DO THIS:
Can you rewrite the lines below as a numbered list, skipping the blank lines and leaving the pictures out?

SUPPLIED RECORDS:
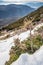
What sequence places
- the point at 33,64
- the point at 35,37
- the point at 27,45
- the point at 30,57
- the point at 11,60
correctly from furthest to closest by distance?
the point at 35,37 → the point at 27,45 → the point at 11,60 → the point at 30,57 → the point at 33,64

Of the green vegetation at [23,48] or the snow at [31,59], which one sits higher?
the snow at [31,59]

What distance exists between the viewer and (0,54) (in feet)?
59.1

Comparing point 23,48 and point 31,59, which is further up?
point 31,59

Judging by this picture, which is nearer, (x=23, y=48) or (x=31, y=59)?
(x=31, y=59)

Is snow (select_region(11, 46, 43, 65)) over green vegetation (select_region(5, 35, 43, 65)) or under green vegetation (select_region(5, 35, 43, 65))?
over

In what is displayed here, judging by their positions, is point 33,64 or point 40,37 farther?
point 40,37

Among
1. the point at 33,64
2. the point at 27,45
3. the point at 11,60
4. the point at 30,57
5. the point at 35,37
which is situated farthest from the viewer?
the point at 35,37

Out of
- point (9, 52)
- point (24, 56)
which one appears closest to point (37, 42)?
point (9, 52)

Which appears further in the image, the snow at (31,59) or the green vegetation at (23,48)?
the green vegetation at (23,48)

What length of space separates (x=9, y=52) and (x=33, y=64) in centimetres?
443

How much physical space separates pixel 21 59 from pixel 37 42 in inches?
135

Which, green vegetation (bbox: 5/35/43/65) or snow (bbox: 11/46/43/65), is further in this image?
green vegetation (bbox: 5/35/43/65)

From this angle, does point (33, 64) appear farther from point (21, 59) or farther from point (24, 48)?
point (24, 48)

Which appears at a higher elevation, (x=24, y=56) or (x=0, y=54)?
(x=24, y=56)
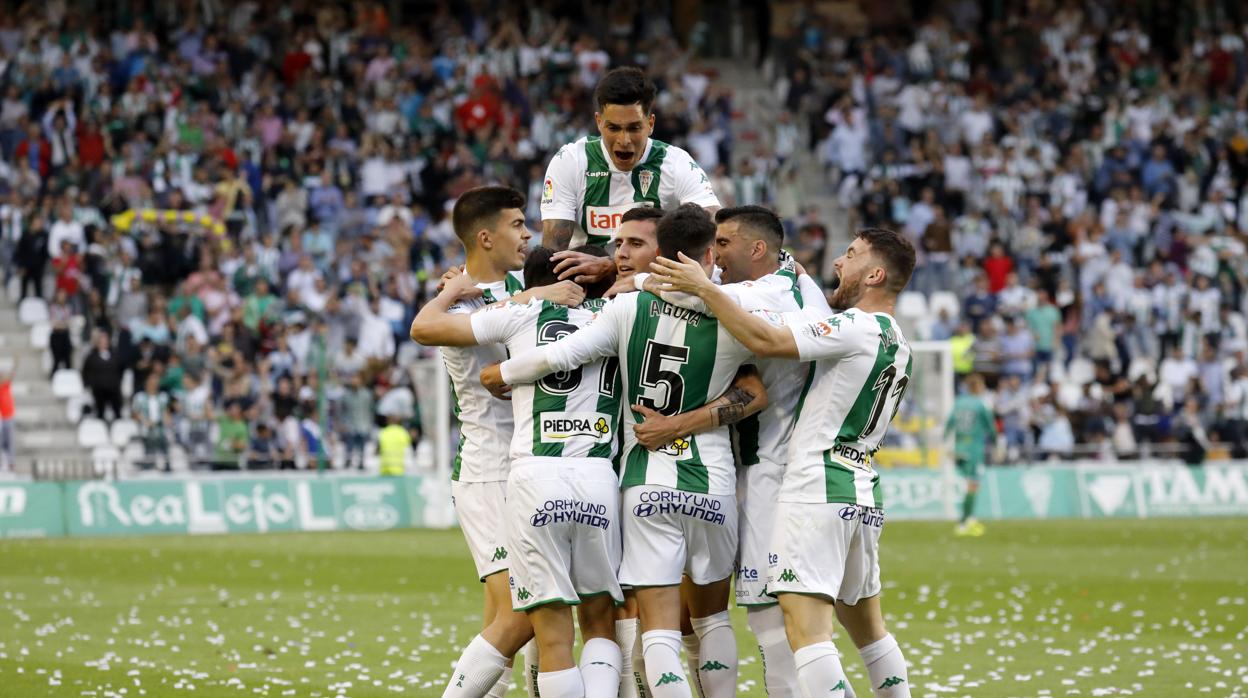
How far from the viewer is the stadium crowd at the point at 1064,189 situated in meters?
A: 29.2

SOLUTION TO THIS EXERCISE:
1. What sequence places
2. - the point at 33,64
3. - the point at 35,37
4. - the point at 27,45
5. - the point at 30,57
6. - the point at 11,60
7. correctly from furthest to closest by distance?
8. the point at 35,37 → the point at 27,45 → the point at 11,60 → the point at 30,57 → the point at 33,64
9. Of the green vegetation at [23,48] or the snow at [31,59], which one sits higher?
10. the snow at [31,59]
11. What distance exists between the viewer and (0,54) (in feet)?
12. 59.1
13. Comparing point 23,48 and point 31,59, which is further up?
14. point 31,59
15. Judging by this picture, which is nearer, (x=23, y=48) or (x=31, y=59)?
16. (x=31, y=59)
17. Is snow (select_region(11, 46, 43, 65)) over green vegetation (select_region(5, 35, 43, 65)) or under green vegetation (select_region(5, 35, 43, 65))?
18. over
19. In what is displayed here, judging by their positions, is point 33,64 or point 40,37 farther?
20. point 40,37
21. Among
22. 1. the point at 33,64
23. 2. the point at 27,45
24. 3. the point at 11,60
25. 4. the point at 30,57
26. 5. the point at 35,37
27. which is situated farthest from the viewer?
28. the point at 35,37
29. Out of
30. - point (9, 52)
31. - point (24, 56)
32. which one appears closest to point (37, 42)?
33. point (9, 52)
34. Which appears further in the image, the snow at (31,59) or the green vegetation at (23,48)?
35. the green vegetation at (23,48)
36. What length of space separates (x=9, y=52) and (x=33, y=64) in centimetres?
37. 443
38. How much physical space separates pixel 21 59 from pixel 37 42 in inches?
39. 135
40. Which, green vegetation (bbox: 5/35/43/65) or snow (bbox: 11/46/43/65), is further in this image?
41. green vegetation (bbox: 5/35/43/65)
42. From this angle, does point (33, 64) appear farther from point (21, 59) or farther from point (24, 48)?
43. point (24, 48)
44. Which appears at a higher elevation, (x=24, y=56) or (x=0, y=54)?
45. (x=24, y=56)
46. How far from the viewer is the stadium crowd at the point at 1064,189 situated in meters?
47. A: 29.2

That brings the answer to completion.